──────── Information ────────
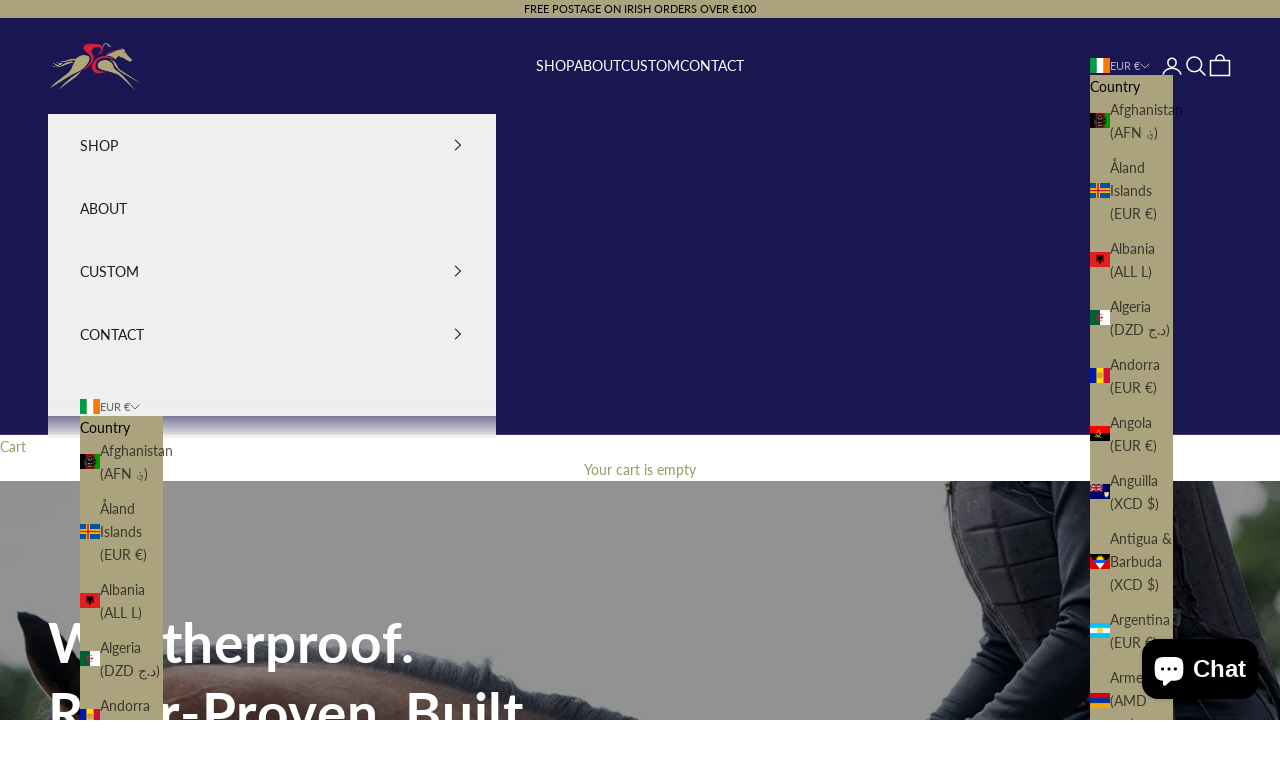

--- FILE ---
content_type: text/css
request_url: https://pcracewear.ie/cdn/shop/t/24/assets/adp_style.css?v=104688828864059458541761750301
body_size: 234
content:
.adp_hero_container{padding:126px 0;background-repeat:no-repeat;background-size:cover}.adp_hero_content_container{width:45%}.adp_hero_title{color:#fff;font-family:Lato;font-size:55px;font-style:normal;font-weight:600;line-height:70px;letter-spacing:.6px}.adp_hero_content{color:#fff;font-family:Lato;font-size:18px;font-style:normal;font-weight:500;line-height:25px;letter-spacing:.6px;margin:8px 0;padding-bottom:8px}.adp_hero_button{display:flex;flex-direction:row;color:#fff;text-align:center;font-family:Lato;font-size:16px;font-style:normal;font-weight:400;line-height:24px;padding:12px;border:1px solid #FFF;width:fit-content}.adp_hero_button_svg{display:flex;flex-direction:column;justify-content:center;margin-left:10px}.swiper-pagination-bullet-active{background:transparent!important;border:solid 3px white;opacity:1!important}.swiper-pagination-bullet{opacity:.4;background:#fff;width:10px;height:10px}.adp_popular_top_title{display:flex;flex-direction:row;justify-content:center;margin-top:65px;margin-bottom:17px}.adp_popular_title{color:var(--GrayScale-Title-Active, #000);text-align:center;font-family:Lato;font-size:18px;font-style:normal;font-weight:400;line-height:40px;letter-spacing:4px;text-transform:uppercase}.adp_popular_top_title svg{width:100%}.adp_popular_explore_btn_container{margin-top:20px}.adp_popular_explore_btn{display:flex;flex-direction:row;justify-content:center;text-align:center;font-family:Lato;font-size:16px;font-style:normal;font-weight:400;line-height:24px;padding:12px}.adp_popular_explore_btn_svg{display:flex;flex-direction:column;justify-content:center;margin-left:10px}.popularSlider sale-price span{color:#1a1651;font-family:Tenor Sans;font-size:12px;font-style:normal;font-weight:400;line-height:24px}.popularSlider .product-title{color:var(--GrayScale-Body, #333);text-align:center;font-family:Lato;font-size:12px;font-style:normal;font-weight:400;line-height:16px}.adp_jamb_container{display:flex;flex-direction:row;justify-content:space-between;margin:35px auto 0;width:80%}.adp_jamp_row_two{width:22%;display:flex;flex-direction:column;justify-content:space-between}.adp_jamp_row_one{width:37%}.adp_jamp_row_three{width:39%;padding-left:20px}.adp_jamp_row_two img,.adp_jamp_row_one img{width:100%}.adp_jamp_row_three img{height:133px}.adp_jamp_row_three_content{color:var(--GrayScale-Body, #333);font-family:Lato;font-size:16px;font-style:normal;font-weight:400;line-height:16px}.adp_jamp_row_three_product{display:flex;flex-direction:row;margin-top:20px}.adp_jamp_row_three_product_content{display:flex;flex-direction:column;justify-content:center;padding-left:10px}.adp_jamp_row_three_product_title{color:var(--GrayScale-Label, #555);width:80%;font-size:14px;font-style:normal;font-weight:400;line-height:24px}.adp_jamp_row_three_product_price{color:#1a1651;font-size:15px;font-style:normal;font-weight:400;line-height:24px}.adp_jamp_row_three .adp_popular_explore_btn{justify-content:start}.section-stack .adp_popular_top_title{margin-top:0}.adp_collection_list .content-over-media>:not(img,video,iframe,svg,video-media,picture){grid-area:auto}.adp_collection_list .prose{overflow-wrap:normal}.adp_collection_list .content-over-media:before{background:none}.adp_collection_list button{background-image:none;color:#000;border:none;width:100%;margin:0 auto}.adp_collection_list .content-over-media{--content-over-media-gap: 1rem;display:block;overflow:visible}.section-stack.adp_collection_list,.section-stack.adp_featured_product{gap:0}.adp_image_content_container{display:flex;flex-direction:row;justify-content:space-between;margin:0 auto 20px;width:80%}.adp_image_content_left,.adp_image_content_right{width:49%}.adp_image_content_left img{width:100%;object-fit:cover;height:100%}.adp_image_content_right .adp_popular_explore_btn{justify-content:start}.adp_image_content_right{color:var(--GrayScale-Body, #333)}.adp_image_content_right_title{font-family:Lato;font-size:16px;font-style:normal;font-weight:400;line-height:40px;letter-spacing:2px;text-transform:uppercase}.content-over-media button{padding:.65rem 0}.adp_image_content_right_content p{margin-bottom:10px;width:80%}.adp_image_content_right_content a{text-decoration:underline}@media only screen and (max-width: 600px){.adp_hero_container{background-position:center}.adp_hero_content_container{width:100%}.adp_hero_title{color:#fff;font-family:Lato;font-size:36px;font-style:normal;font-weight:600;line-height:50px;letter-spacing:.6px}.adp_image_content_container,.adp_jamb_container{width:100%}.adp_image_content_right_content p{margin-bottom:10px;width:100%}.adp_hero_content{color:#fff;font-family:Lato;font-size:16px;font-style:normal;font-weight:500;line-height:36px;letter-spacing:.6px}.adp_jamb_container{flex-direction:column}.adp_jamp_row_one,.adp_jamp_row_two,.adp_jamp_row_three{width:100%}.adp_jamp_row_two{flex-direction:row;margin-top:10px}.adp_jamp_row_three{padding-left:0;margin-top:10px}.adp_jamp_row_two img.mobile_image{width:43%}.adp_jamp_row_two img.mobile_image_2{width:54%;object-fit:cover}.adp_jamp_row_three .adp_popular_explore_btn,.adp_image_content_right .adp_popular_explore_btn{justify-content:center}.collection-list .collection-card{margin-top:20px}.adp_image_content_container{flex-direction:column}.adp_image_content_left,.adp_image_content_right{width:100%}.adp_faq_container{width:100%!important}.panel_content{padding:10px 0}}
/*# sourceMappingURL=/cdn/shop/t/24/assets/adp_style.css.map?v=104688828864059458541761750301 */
────────
──────── Information ────────
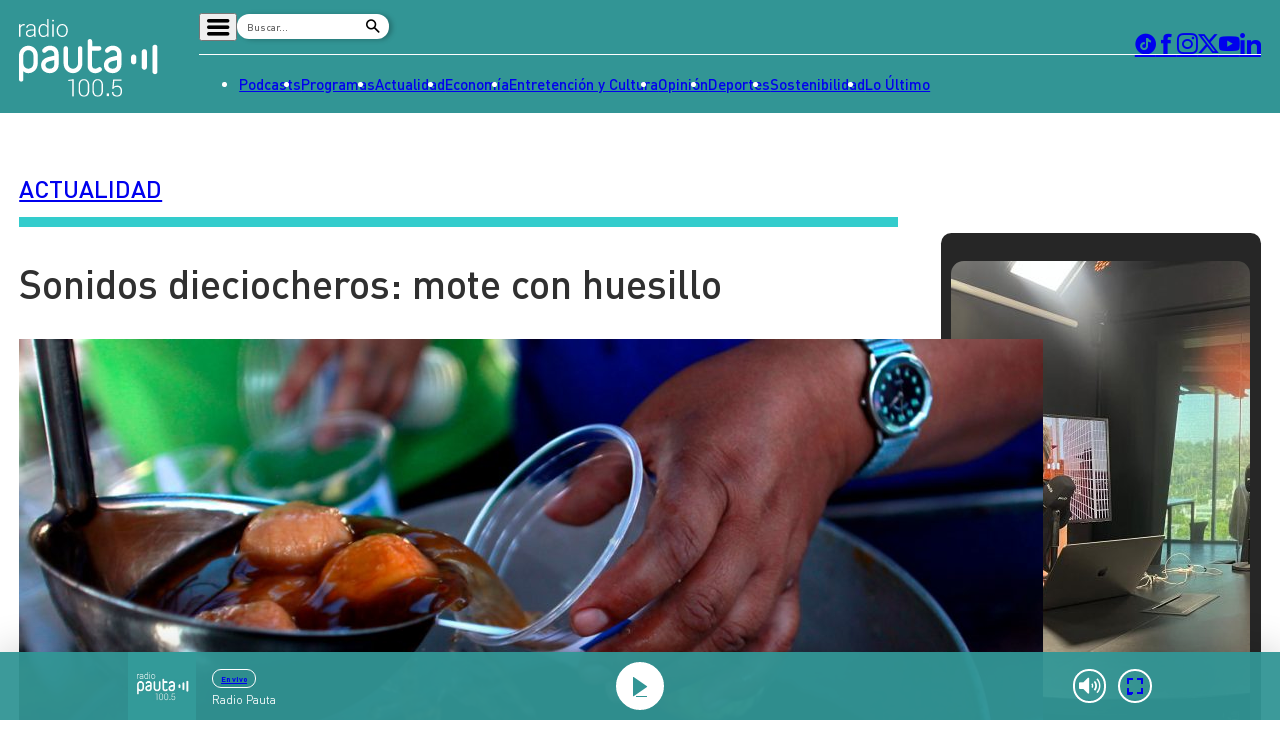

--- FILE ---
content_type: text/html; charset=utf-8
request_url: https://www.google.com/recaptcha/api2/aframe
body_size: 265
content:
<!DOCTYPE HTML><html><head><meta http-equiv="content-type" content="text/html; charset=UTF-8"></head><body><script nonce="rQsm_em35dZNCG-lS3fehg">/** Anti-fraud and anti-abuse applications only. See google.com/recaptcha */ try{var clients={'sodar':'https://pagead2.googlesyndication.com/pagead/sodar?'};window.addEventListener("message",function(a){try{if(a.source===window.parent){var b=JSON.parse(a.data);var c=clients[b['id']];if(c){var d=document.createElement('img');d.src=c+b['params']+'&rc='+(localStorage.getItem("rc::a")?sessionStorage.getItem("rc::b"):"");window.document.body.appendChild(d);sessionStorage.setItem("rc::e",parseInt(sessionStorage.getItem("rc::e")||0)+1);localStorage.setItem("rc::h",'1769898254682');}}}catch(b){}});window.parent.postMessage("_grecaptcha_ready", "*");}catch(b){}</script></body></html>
────────
> **Exercise prompt**
For the string "shop", state how many lines in the listing contain it, and give no other words.

> **Answer to this problem**
2